Our rectangling is complete!

GitHub repos

Now, let’s tackle a slightly more challenging problem: some information about GitHub repository that’s stored in repurrrsive::gh_repos.

Inspect

The first challenge is always inspecting the data. We start by figuring out if we have an array or an object at the top level:

names(gh_repos)
#> NULL
length(gh_repos)
#> [1] 6

Here names is NULL, so we have an array and should subset by position:

one <- gh_repos[[1]]

It’s worth trying str() again, but unfortunately this object is still too complicated. Let’s index into it again:

names(one)
#> NULL
length(one)
#> [1] 30

# No names, so we can index by position
one_one <- one[[1]]

Let’s try str() once more:

str(one_one)
#> List of 68
#>  $ id               : int 61160198
#>  $ name             : chr "after"
#>  $ full_name        : chr "gaborcsardi/after"
#>  $ owner            :List of 17
#>   ..$ login              : chr "gaborcsardi"

_DATA LINES:_

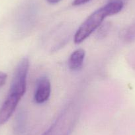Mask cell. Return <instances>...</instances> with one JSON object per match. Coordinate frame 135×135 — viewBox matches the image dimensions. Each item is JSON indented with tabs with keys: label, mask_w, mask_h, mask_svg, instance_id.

--

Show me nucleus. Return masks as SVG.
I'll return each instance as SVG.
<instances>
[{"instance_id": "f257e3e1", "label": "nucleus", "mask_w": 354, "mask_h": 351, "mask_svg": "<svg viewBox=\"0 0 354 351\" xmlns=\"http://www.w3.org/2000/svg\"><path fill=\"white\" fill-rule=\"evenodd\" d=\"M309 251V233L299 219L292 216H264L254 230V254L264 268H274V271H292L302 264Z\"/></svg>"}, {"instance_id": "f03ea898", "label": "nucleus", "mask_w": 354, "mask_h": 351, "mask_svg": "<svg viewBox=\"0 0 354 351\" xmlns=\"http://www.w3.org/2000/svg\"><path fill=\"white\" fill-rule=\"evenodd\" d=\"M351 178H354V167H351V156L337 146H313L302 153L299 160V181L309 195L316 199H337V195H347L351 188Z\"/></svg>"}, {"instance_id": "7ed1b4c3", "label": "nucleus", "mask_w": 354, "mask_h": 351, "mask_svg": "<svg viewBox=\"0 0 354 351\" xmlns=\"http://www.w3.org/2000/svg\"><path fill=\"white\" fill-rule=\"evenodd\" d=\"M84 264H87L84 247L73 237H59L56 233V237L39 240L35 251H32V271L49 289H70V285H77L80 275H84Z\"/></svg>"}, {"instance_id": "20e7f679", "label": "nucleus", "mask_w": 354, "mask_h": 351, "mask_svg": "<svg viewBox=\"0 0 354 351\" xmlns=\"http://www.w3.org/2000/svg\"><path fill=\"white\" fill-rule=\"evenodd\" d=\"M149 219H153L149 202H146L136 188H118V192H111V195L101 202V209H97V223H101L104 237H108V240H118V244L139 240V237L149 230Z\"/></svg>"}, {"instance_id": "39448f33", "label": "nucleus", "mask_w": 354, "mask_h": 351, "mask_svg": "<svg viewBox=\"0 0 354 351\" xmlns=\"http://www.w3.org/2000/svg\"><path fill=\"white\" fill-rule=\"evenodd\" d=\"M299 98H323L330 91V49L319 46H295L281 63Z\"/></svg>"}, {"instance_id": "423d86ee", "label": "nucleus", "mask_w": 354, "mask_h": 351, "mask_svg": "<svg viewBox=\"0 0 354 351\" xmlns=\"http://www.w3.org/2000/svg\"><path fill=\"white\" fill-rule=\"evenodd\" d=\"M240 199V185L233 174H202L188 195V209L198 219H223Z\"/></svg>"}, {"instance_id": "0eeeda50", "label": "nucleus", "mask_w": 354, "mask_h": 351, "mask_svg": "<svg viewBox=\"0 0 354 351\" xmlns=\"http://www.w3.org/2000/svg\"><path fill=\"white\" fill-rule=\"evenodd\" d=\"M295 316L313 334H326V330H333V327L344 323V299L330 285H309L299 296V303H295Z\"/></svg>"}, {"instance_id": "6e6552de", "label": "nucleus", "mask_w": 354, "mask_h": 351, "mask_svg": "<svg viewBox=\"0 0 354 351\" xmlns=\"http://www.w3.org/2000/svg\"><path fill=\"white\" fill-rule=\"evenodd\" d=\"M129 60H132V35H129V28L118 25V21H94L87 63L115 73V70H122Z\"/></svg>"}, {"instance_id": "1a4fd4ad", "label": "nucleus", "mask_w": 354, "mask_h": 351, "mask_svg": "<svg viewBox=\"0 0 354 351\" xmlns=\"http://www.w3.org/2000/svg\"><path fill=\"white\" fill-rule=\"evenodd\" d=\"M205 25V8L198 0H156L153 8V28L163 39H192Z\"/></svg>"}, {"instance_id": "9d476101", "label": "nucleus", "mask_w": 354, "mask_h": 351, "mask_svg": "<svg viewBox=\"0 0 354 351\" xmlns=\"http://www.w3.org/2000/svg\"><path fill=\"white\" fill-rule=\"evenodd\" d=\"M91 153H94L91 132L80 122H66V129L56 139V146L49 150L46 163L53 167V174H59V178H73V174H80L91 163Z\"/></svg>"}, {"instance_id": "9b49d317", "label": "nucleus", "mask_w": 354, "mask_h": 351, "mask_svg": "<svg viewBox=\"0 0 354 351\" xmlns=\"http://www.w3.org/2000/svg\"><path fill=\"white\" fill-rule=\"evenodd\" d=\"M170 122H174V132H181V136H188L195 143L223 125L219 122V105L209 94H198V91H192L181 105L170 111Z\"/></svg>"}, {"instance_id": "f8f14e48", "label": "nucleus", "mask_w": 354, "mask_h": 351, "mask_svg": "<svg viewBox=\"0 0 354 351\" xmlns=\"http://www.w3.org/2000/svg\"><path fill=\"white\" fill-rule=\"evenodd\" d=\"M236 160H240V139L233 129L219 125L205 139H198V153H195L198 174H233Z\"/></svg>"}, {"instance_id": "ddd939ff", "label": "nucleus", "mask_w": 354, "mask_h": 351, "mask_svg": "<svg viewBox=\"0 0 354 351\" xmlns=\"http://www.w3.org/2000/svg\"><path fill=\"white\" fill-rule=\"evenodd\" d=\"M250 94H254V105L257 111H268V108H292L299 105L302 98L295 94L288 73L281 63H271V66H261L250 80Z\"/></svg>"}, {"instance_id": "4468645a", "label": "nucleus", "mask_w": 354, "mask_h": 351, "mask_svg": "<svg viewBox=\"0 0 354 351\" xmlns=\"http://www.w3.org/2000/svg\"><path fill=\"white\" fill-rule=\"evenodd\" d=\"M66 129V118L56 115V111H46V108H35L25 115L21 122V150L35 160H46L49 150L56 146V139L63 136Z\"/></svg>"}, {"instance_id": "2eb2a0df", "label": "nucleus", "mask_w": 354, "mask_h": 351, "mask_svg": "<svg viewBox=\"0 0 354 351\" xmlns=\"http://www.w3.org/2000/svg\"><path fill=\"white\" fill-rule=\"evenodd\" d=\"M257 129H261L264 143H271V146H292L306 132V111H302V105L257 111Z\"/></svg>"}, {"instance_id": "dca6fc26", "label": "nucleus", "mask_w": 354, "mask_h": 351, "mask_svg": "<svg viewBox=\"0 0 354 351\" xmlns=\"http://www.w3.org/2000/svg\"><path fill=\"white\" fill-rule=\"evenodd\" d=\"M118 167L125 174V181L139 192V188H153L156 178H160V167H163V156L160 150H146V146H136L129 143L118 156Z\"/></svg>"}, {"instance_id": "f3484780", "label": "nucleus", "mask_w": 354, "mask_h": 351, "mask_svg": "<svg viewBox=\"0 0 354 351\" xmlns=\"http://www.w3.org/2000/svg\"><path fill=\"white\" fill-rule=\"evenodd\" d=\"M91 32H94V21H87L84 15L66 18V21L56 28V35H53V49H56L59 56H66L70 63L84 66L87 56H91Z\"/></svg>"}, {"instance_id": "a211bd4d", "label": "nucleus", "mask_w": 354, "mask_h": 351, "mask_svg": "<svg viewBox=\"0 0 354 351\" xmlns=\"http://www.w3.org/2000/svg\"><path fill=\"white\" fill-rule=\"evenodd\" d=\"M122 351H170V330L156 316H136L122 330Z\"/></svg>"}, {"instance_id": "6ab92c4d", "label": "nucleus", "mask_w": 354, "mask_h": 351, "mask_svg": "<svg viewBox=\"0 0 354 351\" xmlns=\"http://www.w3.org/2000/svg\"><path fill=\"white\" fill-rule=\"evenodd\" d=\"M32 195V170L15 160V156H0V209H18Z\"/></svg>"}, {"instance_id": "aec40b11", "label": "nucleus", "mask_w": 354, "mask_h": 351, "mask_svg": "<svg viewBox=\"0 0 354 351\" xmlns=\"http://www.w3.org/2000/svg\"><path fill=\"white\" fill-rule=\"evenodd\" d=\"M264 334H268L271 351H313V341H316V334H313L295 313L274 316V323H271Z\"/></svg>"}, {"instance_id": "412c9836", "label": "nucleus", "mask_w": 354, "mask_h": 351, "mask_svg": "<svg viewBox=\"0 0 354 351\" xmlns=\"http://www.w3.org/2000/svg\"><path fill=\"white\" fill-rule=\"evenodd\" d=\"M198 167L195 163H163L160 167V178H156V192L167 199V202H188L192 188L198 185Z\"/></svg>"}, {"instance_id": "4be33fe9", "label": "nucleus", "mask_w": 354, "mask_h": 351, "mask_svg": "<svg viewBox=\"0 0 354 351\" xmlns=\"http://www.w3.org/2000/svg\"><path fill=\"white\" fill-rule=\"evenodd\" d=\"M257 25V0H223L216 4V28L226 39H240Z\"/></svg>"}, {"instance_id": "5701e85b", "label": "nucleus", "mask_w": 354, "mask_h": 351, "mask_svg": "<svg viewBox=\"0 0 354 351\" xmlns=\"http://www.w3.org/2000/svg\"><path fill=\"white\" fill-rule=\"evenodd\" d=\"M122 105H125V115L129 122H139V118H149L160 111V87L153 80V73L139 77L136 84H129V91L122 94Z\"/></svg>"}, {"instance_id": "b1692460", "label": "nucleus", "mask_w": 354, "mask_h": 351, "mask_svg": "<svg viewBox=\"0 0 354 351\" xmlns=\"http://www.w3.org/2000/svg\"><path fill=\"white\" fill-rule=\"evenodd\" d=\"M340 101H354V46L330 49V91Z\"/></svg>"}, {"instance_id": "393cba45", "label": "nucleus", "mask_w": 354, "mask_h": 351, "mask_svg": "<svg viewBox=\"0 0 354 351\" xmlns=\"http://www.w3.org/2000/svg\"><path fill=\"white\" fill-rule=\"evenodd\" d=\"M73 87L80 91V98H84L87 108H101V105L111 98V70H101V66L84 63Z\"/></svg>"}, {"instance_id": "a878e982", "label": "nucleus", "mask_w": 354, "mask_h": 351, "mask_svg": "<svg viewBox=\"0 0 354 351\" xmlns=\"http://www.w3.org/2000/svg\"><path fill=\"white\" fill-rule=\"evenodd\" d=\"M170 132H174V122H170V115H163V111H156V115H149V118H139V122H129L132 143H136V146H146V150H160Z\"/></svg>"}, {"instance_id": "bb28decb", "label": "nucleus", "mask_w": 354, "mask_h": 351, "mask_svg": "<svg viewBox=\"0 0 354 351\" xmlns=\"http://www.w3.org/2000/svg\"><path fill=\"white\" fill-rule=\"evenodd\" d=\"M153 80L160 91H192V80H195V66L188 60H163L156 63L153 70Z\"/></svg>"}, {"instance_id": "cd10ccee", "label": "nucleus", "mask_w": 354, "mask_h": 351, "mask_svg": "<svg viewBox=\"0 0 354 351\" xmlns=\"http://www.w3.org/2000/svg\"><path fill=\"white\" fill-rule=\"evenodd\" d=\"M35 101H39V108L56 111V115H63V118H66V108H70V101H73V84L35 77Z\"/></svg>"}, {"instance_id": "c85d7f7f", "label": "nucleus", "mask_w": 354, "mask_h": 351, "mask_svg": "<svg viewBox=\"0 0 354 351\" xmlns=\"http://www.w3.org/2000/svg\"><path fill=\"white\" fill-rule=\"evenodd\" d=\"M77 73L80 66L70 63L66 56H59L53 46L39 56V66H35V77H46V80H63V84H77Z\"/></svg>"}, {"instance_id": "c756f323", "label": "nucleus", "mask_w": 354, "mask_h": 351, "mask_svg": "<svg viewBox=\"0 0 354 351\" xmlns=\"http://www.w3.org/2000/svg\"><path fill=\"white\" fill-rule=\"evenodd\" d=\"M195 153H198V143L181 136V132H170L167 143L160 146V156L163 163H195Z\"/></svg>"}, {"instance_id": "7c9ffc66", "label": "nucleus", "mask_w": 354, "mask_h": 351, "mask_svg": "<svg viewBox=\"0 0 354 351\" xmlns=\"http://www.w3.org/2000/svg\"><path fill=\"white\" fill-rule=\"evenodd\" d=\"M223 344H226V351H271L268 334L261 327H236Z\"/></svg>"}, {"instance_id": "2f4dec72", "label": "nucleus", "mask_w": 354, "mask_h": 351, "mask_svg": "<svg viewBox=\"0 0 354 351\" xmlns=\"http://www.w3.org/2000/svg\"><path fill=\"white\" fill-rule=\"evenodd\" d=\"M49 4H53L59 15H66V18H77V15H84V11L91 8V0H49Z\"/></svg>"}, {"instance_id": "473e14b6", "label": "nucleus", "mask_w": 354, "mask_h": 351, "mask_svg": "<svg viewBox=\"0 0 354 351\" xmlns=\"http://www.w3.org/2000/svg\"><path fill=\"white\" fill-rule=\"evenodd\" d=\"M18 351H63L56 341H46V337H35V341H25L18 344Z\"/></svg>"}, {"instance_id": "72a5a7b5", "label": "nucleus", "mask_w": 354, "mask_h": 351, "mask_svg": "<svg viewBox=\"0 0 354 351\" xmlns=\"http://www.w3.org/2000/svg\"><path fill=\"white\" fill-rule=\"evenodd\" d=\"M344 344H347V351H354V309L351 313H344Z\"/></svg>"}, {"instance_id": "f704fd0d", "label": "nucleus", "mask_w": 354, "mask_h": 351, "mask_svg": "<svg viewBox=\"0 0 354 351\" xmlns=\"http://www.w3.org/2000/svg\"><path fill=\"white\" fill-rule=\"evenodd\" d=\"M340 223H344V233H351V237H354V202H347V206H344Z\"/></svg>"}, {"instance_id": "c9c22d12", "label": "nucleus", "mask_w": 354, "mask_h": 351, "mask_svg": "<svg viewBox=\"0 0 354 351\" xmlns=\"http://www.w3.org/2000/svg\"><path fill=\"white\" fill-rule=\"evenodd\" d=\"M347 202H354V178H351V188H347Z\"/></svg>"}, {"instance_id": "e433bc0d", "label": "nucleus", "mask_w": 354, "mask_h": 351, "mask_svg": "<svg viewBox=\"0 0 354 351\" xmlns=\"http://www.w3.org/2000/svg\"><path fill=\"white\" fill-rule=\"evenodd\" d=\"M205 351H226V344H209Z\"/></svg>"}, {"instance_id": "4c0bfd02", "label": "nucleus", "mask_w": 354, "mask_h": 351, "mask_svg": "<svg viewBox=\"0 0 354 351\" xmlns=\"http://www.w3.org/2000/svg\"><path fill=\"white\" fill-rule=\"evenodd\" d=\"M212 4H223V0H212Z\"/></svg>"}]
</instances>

_EXERCISE TASKS:_
A. Translate this sentence from the rectangling tutorial into Spanish: "It’s worth trying str() again, but unfortunately this object is still too complicated."
B. Shorten the paragraph of the rectangling tutorial that begins "The first challenge is always inspecting the data" while keeping its main facts.
C. Resume the rectangling tutorial from its final line.
The rows were taken from a separate source.

_RESULTS FOR THE EXERCISE:_
A. Vale la pena volver a probar str(), pero por desgracia este objeto sigue siendo demasiado complicado.

B. Inspecting the data always comes first, beginning with a check of whether the top level is an array or an object.

C.
#>   ..$ id                 : int 660288
#>   ..$ avatar_url         : chr "https://avatars.githubusercontent.com/u/660288?v=3"
#>   ..$ gravatar_id        : chr ""
#>   ..$ url                : chr "https://api.github.com/users/gaborcsardi"
#>   ..$ html_url           : chr "https://github.com/gaborcsardi"
#>   ..$ followers_url      : chr "https://api.github.com/users/gaborcsardi/followers"
#>   ..$ following_url      : chr "https://api.github.com/users/gaborcsardi/following{/other_user}"
#>   ..$ gists_url          : chr "https://api.github.com/users/gaborcsardi/gists{/gist_id}"
#>   ..$ starred_url        : chr "https://api.github.com/users/gaborcsardi/starred{/owner}{/repo}"
#>   ..$ subscriptions_url  : chr "https://api.github.com/users/gaborcsardi/subscriptions"
#>   ..$ organizations_url  : chr "https://api.github.com/users/gaborcsardi/orgs"
#>   ..$ repos_url          : chr "https://api.github.com/users/gaborcsardi/repos"
#>   ..$ events_url         : chr "https://api.github.com/users/gaborcsardi/events{/privacy}"
#>   ..$ received_events_url: chr "https://api.github.com/users/gaborcsardi/received_events"
#>   ..$ type               : chr "User"
#>   ..$ site_admin         : logi FALSE
#>  $ private          : logi FALSE
#>  $ html_url         : chr "https://github.com/gaborcsardi/after"
#>  $ description      : chr "Run Code in the Background"
#>  $ fork             : logi FALSE
#>  $ url              : chr "https://api.github.com/repos/gaborcsardi/after"
#>  $ forks_url        : chr "https://api.github.com/repos/gaborcsardi/after/forks"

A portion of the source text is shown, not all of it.